Brief:
Rewrite the stretch of the book review from "Dejean obviously knows" through "few prescient men.", putting "farsighted" in place of "prescient".

Extract provided:

**********

HOW PARIS BECAME PARIS

The Invention of the Modern City

by Joan DeJean

Pub Date: March 4th, 2014
ISBN: 978-1-60819-591-6
Publisher: Bloomsbury

Illuminating portrait of the first modern city, 17th-century Paris, which could “hold a visitor’s attention with quite different splendors.”

DeJean (Romance Languages/Univ. of Pennsylvania; The Age of Comfort: When Paris Discovered Casual—and the Modern Home Began, 2009, etc.) focuses on two kings, Henry IV and his grandson, Louis XIV, who lived 250 years before Baron Haussmann, the great public works leader who massively renovated Paris during the mid-1800s. When the author examines how the Pont Neuf, completed in 1607, was the key to the birth of the city, readers will immediately understand why it was designed and constructed there. Crossing the Seine at the Île de la Cité, it included the first sidewalks anywhere, and it was the first bridge in Paris to offer a gathering place with a view of the river. Suddenly, ladies and gentlemen were out promenading, seeing and being seen. Adding Place des Vosges (originally a silk factory) and the mansions on Île Saint-Louis gave the population the first true neighborhoods. People-watching on the streets raised awareness of fashion and introduced various forms of communication, as well as the first forms of advertising. Pedestrians began to shop using the first shopping guide, printed in 1690. Of course, thievery rose with the presence of the elite, so the first street lighting was installed. Since there was light, the shops stayed open well into the evenings—hence, the “city of light.” Both Henry and Louis built central Paris in just over 100 years, and we can still walk and explore what they left for us. “Paris caused urban planners to invent what a city should be,” writes the author, “and it caused visitors to dream of what a city might be.”

Dejean obviously knows and loves Paris, and she provides coherent history that effectively explains the evolution of a city built by a few prescient men.

**********

Supplied material:
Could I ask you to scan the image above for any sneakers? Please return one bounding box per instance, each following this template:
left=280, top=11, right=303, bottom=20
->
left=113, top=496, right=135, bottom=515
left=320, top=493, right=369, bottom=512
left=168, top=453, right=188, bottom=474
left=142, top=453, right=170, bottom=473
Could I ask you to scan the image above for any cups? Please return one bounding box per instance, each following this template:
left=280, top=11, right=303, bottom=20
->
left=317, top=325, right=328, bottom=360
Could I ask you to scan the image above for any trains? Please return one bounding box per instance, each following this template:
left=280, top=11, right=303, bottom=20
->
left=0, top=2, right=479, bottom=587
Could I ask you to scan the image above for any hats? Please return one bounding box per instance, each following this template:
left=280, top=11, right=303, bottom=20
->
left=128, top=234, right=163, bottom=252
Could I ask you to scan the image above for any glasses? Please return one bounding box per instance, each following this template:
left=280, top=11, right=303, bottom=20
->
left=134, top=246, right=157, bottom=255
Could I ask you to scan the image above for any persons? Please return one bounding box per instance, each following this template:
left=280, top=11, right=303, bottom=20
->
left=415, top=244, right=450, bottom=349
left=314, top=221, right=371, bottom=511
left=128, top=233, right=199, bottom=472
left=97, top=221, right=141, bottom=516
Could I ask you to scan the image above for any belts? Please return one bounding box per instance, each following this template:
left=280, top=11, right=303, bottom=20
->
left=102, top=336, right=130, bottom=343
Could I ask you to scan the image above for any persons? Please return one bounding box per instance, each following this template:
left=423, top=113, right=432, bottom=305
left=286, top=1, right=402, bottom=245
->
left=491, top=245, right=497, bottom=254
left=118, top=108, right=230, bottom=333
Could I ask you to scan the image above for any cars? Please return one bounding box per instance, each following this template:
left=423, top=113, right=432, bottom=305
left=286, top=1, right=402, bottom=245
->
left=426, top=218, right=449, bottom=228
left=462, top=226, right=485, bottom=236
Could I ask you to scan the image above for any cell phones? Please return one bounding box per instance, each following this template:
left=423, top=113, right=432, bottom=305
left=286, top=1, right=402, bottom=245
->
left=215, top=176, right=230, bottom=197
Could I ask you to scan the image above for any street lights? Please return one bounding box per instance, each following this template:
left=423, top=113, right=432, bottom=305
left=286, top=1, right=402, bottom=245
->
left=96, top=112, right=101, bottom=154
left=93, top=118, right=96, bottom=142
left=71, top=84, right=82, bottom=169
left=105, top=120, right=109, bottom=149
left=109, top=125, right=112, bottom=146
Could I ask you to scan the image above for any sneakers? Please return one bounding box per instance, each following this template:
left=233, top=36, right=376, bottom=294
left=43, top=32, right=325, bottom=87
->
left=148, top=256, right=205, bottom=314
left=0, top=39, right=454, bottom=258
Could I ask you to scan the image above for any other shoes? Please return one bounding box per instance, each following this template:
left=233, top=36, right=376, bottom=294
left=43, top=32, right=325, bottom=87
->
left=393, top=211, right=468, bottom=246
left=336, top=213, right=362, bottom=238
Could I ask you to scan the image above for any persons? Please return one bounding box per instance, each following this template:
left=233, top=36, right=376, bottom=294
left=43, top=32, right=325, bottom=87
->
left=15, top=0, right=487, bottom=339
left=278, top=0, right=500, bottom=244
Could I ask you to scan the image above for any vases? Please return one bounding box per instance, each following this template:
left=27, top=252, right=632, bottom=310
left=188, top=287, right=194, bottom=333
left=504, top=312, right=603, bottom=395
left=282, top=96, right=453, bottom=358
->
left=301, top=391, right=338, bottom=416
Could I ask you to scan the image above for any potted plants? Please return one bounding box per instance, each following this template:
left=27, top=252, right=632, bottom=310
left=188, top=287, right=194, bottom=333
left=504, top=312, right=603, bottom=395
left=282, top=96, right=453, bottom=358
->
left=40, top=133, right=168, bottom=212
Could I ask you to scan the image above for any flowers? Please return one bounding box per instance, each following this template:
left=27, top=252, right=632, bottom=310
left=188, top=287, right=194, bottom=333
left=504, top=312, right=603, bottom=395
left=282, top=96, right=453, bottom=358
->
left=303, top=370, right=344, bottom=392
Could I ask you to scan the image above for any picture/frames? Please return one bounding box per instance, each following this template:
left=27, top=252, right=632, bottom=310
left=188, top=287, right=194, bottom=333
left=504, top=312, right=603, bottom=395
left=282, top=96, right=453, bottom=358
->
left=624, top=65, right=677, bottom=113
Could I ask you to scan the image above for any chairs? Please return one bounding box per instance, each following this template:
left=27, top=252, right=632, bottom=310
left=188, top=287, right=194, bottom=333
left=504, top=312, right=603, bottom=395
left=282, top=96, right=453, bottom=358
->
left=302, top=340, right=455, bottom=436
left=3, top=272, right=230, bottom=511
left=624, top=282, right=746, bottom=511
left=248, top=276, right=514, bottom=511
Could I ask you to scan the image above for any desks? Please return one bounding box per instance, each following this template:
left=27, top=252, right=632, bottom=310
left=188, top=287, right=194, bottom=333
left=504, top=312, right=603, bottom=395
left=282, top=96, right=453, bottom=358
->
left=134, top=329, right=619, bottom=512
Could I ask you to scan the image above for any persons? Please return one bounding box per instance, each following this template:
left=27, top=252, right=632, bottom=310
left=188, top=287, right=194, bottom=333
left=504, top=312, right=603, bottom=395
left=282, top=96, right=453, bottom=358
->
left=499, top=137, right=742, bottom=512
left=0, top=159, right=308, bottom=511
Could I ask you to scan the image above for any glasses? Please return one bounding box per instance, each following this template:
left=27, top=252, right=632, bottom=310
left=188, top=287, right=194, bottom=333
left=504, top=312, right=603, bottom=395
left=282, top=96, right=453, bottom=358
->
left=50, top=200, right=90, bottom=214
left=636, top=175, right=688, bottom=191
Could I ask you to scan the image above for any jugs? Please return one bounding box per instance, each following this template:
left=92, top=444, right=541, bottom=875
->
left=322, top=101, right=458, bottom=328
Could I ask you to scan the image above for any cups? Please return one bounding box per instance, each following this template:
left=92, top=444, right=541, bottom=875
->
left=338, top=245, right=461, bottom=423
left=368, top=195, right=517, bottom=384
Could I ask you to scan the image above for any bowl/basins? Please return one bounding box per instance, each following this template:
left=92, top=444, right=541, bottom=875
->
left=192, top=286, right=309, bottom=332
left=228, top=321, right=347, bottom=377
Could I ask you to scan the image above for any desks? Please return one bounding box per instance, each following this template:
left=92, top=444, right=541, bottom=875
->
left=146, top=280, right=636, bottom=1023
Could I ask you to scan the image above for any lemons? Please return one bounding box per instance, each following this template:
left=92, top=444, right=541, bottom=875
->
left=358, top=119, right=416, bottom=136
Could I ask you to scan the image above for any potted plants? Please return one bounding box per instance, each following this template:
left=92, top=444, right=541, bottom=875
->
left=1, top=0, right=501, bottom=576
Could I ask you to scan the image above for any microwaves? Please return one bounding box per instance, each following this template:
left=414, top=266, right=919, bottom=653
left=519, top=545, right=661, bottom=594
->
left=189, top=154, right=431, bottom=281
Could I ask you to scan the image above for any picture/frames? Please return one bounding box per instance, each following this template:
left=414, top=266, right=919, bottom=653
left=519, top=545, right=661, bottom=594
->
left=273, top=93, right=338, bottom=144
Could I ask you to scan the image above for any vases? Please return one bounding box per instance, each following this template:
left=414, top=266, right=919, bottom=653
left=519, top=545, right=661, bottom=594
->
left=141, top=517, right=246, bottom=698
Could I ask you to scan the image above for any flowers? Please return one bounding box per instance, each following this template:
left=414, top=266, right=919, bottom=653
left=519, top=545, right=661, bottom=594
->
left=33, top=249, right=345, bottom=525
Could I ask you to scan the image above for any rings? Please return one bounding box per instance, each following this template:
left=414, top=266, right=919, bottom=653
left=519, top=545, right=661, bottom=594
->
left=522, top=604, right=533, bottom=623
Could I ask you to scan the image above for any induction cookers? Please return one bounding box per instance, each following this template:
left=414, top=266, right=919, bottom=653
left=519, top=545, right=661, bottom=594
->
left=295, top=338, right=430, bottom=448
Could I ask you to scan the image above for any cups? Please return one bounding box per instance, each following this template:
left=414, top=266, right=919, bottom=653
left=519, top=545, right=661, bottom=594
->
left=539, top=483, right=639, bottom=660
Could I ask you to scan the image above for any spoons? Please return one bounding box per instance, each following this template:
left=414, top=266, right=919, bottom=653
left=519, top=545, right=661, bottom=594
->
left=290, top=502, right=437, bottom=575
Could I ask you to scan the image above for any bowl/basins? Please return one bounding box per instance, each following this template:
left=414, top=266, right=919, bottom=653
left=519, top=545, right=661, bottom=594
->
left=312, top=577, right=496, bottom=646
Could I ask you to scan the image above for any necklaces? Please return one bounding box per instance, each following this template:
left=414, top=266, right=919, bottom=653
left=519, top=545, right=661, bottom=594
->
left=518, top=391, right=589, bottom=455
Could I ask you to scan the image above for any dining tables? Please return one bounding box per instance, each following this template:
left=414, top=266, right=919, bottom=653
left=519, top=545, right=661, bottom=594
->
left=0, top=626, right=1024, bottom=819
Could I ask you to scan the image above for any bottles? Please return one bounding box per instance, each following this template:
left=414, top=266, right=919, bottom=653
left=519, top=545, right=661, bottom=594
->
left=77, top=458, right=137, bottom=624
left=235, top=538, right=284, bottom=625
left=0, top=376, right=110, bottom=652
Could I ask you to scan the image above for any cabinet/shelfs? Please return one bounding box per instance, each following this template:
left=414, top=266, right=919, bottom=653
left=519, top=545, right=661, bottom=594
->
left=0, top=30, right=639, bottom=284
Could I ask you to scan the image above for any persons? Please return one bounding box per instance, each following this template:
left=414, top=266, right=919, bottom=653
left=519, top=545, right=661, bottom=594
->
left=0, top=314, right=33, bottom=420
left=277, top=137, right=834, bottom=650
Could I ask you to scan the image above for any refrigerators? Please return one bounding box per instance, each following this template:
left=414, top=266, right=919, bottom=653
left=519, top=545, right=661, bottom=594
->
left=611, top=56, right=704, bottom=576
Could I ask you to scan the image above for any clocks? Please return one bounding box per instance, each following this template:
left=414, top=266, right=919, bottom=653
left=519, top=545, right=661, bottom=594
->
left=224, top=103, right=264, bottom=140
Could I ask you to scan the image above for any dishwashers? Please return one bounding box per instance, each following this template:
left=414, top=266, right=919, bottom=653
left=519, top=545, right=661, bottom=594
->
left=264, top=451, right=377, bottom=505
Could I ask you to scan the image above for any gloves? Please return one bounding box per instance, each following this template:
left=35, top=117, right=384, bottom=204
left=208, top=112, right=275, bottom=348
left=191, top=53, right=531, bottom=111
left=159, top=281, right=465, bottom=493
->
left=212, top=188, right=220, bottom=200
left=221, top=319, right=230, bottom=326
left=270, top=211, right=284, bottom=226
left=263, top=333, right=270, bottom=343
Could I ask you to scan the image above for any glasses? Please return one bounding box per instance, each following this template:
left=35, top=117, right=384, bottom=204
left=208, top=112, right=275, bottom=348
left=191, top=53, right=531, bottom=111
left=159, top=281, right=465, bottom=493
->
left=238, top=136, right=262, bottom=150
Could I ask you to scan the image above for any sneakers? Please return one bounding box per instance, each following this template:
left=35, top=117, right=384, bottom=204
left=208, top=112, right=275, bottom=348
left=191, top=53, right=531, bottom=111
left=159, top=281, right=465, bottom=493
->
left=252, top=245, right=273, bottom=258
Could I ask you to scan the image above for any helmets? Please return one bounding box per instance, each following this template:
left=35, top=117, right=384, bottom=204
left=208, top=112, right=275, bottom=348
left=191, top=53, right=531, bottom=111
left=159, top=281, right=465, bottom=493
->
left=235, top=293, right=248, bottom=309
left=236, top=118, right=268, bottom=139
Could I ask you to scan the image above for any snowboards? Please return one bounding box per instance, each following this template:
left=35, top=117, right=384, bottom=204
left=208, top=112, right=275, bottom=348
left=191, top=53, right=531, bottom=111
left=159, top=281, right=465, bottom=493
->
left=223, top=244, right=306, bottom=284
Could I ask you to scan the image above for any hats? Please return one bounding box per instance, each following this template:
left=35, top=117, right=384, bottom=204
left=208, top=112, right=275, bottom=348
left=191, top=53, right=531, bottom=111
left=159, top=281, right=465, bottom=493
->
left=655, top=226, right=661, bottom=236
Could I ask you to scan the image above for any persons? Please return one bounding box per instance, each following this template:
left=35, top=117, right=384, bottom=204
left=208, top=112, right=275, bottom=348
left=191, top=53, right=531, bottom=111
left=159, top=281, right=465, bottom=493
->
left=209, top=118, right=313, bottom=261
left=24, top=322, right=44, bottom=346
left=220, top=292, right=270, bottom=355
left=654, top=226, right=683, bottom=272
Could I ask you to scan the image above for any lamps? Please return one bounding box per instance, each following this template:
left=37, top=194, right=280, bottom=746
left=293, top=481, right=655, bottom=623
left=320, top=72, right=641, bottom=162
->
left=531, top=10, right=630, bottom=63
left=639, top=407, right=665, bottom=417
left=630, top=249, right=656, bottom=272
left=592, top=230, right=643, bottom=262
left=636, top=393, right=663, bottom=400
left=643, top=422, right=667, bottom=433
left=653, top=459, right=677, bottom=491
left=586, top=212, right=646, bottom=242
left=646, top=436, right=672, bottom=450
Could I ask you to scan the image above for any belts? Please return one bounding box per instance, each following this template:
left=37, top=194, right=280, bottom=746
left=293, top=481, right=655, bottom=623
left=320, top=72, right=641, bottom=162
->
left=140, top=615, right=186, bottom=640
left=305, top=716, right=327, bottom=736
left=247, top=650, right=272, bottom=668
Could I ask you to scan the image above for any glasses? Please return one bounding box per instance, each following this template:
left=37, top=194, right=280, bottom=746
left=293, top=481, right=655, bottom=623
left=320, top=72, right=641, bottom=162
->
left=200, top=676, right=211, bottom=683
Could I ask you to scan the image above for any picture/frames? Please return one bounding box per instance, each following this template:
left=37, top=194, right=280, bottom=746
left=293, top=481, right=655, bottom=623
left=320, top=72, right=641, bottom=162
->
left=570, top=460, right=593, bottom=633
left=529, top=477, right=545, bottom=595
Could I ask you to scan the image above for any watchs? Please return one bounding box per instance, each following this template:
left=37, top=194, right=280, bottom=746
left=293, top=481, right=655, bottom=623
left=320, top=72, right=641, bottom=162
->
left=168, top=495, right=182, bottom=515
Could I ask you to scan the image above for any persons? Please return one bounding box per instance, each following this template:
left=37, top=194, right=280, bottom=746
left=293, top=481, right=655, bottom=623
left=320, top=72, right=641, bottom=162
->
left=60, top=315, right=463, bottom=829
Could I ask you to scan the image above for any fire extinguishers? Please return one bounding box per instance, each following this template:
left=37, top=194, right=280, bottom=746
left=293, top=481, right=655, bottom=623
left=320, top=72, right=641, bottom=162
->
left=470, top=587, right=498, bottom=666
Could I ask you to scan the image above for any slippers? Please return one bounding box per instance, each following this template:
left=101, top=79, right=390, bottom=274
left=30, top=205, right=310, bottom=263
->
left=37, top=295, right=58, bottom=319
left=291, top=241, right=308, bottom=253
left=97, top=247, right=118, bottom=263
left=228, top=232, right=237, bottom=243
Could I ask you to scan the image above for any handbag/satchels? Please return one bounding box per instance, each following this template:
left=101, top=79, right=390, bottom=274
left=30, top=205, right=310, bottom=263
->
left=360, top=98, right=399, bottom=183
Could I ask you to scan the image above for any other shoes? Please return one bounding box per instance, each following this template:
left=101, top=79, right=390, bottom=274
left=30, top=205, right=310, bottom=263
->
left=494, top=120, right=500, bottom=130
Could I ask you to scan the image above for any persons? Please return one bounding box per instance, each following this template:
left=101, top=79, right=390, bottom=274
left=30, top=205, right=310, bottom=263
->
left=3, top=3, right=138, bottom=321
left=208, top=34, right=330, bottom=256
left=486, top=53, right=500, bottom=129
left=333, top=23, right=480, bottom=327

**********

Exercise response:
Dejean obviously knows and loves Paris, and she provides coherent history that effectively explains the evolution of a city built by a few farsighted men.